Rodgers left Liverpool feeling like he had a point to prove, and on some level, he probably always knew he could never prove it at Celtic. Winning the Scottish league is expected at Celtic Park, and anything less than that is considered a failure. Sweeping all three available trophies within the country twice in two seasons was a history-making achievement, but hardly represented a triumph against the odds. Some people were surprised when he decided to trade in the easy life he enjoyed in Glasgow with a much harder task at Leicester, but he’s relished proving his doubters wrong.

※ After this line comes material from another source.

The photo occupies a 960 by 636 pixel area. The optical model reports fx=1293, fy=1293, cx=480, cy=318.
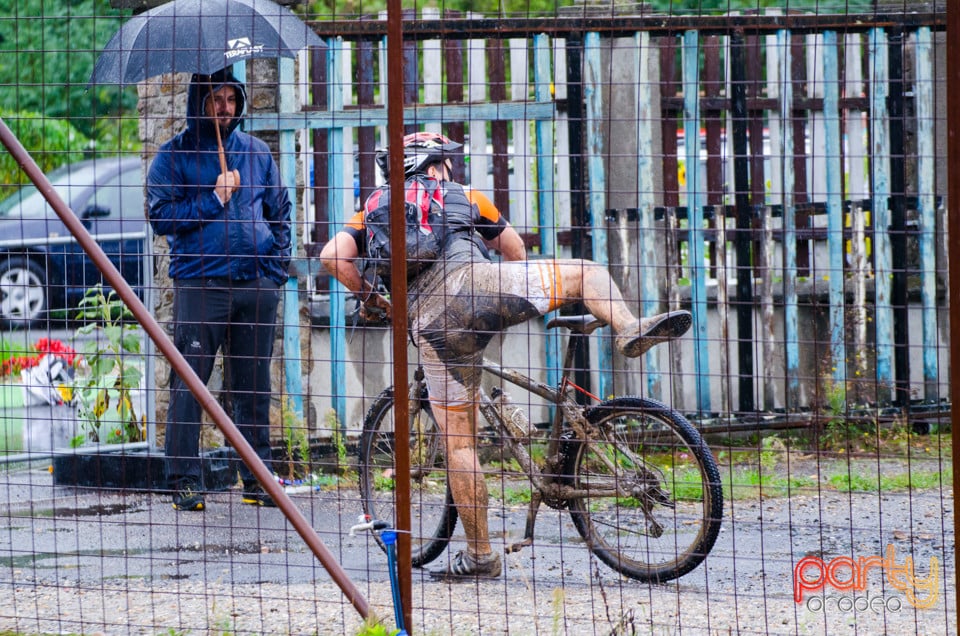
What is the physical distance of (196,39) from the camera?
5.94 metres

You could make a strong case that this Leicester team is better than the side that won the Premier League. Jamie Vardy is still there, and he’s as good as he ever was. Every time Leicester play, you expect him to score. Wes Morgan, the side’s inspirational captain, is still an influence in the dressing room even if he doesn’t start every week. Kasper Schmeichel is still the same dependable presence in goal. Riyad Mahrez may have left to go chasing further trophies at Manchester City, but James Maddison has done an almost-unbelievable job of filling the hole he left. Nowhere does the team look weaker than it did four seasons ago.
Leicester’s fairy-tale run in 2015-2016 was incredible to watch, but it always felt like seeing a team flying by the seat of their pants. They got lucky at all the right moments. They pulled it out of the fire every time it seemed to be slipping away. Every single one of the players involved in that triumph played out of their skin. Rodgers’ Leicester team doesn’t feel like that. Everything they do feels calculated and deliberate. They’re not chancers – they’re clinical. Most teams would have taken pity on Southampton when the score was 4-0 or 5-0. Leicester didn’t. They kept pushing and hit the Saints for nine. They’re ruthless and relentless.
Direct comparisons shouldn’t be drawn between Leicester and Liverpool. As good as Leicester look going forward, they do not have Mohammad Salah, Roberto Firminho, and Sadio Mane. Rodgers’ track record is good, but he is not Jurgen Klopp. Leicester doesn’t have a Champions League trophy in their cabinet, and they don’t have the incessant form that Liverpool have shown over the past twelve months. They are, however, on a formidable run yet again. Their confidence is high, and they’re still getting better. If Liverpool were to drop points – which almost never looks likely – Rodgers and Leicester will take note of that even if they publicly deny that they’re hunting for the title.
There’s a lot of football to play between now and May. Leicester could fall away again. Liverpool could win every single game they have left, or they could lose to Manchester City, Manchester United, Chelsea, and Tottenham. They could even lose to Leicester. If they did, what currently looks like a one-horse race could suddenly turn back into an open field. Leicester City shouldn’t be ruled out of the hunt if that happens. A lot of people tried to do that in 2016, and they were left with egg on their faces.
Could Leicester City be champions of England again? Stranger things have happened, and at the King Power stadium, they’ve happened within recent history.